Sentiamo spesso parlare di empatia: una “relazione empatica”, una “persona empatica”, nel senso comune il concetto di empatia è noto come il “sapersi mettere nei panni dell’altro” e nel campo terapeutico si è sempre scritto molto sull’empatia e le sue proprietà terapeutiche ma oggi arriva dalle neuroscienze una convalida del tutto nuova a questo concetto che sembrava appartenere al campo impalpabile della relazione e che invece oggi sappiamo poggiare su un substrato neuronale, organico e pienamente materiale.
E’ del 1992 e ad opera di Giacomo Rizzolatti, neuroscienziato italiano, una scoperta che ha esaltato gli psicologi e tutti quelli che pur conoscendo gli effetti terapeutici dell’empatia si sono sempre scontrati con una qualità “inafferrabile” di questo concetto: si tratta dei neuroni specchio, ossia uno specifico substrato neurale che risponde nello stesso modo sia quando si compie un’azione (o si prova un’emozione) sia quando si osserva la medesima azione o emozione in un altro individuo. Il meccanismo di azione dei neuroni specchio è ancora in fase di studio e la ricerca in questo campo sembra suggerire che essi si “accendano” in conseguenza della intenzione che percepiamo nella persona con cui siamo in relazione e abbiano a che fare quindi con l’interpretazione del significato emotivo del comportamento altrui, includendo la mimica facciale e posturale. In altre parole i neuroni specchio interverrebbero nella costruzione di quella che alcuni autori chiamano “teoria della mente” , quella teoria implicita cioè che ci guida nella attribuzione delle intenzioni e degli stati emotivi altrui. Si chiamano “specchio” perché sembra che riproducano la stessa sequenza osservata nell’interlocutore, come se si trattasse appunto di uno specchio, creandone una rappresentazione interna.

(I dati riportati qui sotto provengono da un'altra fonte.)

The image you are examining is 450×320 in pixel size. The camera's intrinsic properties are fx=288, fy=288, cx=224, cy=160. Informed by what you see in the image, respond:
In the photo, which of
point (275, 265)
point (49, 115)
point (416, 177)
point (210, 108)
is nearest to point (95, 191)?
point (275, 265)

La suggestione che questo modus operandi dei neuroni specchio sia collegabile al vissuto, tipico della “partecipazione empatica”, di “mettersi nei panni dell’altro” è diretta e speriamo che la ricerca nel campo delle neuroscienze continui a dare riscontro in questo senso.
Le conseguenze di questo ragionamento ricadono anche nell’ambito della relazione terapeutica che si configurerebbe come strumento efficace di modificazione della teoria della mente del paziente proprio attraverso la partecipazione empatica del terapeuta e grazie anche all’azione dei neuroni specchio.